For half a century London Walks operated on a No Booking basis. It was convenience itself. You just turned up. Covid put paid to that. We were required by law to set up and operate a track and trace scheme. So, yes, now the walks do have to be booked. There’s no rigamarole – it’s simplicity itself, just a couple of clicks and it’s a done deed. And we’ve discovered that there are huge advantages that come with that booking scheme. For one thing, it makes “advance communication” with our walkers possible. If they have to be alerted to something – for example, a “sprung on us” closure of the normal meeting point for a walk, we can get the word out to the people who are planning on going on that walk. We send them an email. Ditto if there’s something super special going on on the route of a walk on any given day – it’s nice to be able to put our walkers in the picture. They might well like to know that there’s a “once in a lifetime event” taking place in the area and perhaps they should give some consideration to staying on after the walk and putting in to see said special occasion. Nothing to it, really. You just make the booking. You get an email confirmation from us. And hey presto all is taken care of. You simply meet the guide on the pavement just outside the designated London Tube Stop (Underground Station) at the time stated.

The guide will be holding up copies of the distinctive white London Walks leaflet. Simply introduce yourself to the guide, settle up with him or her, join the group, and hey presto you’re on a London Walk. It couldn’t be simpler.

The guide will be standing on the pavement (“sidewalk” in American parlance) immediately outside the exit of the designated Tube stop (or Underground Station if you prefer – the terms are interchangeable). So the important thing is that you have to emerge out of the station…the guide’s not going to be inside the station down on the platform meeting the Tube train as it pulls into the station. You have to emerge from the station. But just as soon as you set foot out of the station you’ll spot the guide. He or she will be holding up the distinctive white London Walks leaflet. And chances are they’ll be sporting the very stylish little London Walks badge. And of course once the group starts to form up, it’s dead easy to spot the guide – he or she is the person in the middle of the group handing out London Walks leaflets and making change.

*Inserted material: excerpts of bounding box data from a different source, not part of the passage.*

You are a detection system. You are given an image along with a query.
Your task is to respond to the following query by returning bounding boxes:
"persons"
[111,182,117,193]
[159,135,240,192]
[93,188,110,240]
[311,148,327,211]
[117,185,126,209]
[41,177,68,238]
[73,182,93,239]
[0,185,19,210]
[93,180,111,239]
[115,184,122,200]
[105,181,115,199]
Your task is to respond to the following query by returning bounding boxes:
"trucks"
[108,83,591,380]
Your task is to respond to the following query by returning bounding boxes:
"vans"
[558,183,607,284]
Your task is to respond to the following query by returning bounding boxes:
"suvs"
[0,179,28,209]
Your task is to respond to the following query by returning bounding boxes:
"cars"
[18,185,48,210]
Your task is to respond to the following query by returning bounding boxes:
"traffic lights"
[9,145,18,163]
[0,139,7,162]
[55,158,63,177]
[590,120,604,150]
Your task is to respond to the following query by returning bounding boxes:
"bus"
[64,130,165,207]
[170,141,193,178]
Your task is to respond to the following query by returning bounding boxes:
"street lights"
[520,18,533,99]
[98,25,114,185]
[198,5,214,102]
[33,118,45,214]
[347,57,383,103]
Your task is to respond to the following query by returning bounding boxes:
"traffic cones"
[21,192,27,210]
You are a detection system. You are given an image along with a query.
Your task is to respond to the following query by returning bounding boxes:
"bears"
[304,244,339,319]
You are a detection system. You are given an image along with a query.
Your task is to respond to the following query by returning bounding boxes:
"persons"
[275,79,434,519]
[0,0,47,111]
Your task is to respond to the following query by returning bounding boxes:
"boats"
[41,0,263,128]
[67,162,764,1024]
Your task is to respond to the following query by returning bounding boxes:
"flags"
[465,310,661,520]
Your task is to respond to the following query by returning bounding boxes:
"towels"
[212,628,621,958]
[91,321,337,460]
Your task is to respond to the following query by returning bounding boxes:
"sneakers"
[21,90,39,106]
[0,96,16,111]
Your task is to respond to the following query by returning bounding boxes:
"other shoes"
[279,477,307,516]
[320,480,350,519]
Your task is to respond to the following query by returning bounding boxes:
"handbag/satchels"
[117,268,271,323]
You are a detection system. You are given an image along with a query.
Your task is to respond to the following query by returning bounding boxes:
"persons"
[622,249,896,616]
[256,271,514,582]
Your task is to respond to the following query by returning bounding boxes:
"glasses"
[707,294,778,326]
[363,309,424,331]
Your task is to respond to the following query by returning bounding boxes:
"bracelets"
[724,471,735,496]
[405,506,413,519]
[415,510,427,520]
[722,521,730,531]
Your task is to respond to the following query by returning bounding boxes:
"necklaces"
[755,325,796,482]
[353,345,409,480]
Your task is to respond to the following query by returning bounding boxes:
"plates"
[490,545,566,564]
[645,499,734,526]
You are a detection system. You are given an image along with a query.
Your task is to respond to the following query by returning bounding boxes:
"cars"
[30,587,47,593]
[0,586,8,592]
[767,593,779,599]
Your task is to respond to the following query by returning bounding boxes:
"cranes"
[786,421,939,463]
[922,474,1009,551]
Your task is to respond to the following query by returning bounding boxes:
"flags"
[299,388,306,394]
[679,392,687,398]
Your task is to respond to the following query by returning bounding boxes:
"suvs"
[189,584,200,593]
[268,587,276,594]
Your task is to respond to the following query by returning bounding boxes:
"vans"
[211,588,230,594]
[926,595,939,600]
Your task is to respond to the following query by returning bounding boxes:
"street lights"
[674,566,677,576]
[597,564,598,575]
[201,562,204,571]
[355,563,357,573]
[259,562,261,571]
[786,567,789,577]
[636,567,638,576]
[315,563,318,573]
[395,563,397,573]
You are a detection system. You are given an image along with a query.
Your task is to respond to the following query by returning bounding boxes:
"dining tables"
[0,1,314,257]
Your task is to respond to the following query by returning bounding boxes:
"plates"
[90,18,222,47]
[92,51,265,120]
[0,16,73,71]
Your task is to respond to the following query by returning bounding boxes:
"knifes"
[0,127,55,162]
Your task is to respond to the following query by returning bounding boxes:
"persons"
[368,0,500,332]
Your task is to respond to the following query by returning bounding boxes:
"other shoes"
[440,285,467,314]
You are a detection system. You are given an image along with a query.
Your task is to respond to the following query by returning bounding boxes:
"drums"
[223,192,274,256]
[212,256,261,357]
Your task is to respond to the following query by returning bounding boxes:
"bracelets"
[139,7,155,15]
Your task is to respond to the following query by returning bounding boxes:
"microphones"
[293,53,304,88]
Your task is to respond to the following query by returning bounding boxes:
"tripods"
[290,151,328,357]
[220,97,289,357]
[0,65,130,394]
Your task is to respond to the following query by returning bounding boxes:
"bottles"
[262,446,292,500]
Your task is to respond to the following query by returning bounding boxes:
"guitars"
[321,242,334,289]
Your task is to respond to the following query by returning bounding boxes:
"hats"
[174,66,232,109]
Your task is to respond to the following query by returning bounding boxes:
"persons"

Some of London’s Tube stops have more than one exit. And in those cases we specify on the leaflet (or indeed on our web site) which exit is the meeting point. So, for example, the Along the Thames Pub Walk – which goes every Wednesday and Friday night at 7 pm – meets outside exit 1 of Mansion House Tube stop. The Ghosts of the Old City Walk – which goes every Tuesday and Saturday night at 7.30 pm – meets outside exit 2 – the cathedral exit – of St. Paul’s Tube stop.

The only significant exception is Embankment Tube Stop – and indeed several of our walks – e.g., The National Gallery walk, the Alleyways, Apparitions & Ale walk, the London by Gaslight walk, Eccentric London, etc. – go from Embankment Tube Stop. And, yes, there are two exits from Embankment Tube Stop. But the fact of the matter is we don’t specify an exit there because if the winos are having a convention outside the Embankment exit the guide will pitch camp outside the Villiers Street exit. Or vice versa. And the thing is, the two exits out of that station are so close together – they’re barely a sluggish grasshopper’s bound apart from each other – that it’s not really necessary to lock ourselves into either patch.  If you go through the ticket barrier (“subway turnstile” in North American parlance) and turn left you will come out into Villiers Street. If you go through the ticket barrier and turn right you will come out onto the road called the Embankment (i.e., the road that runs along the north bank of the river Thames. But – as per what I’ve said above – the two exits are only 10 yards apart from each other – you can stand outside the Villiers Street exit and look directly through the concourse and see the Embankment exit. And vice versa. Anyway, to cut a long story short if the guide’s not outside the Villiers Street exit just be a little bit pro-active, i.e., simply toddle through the concourse to the Embankment exit. Or indeed, ask the newspaper vendor where the London Walks group is. They keep pretty good tabs on us!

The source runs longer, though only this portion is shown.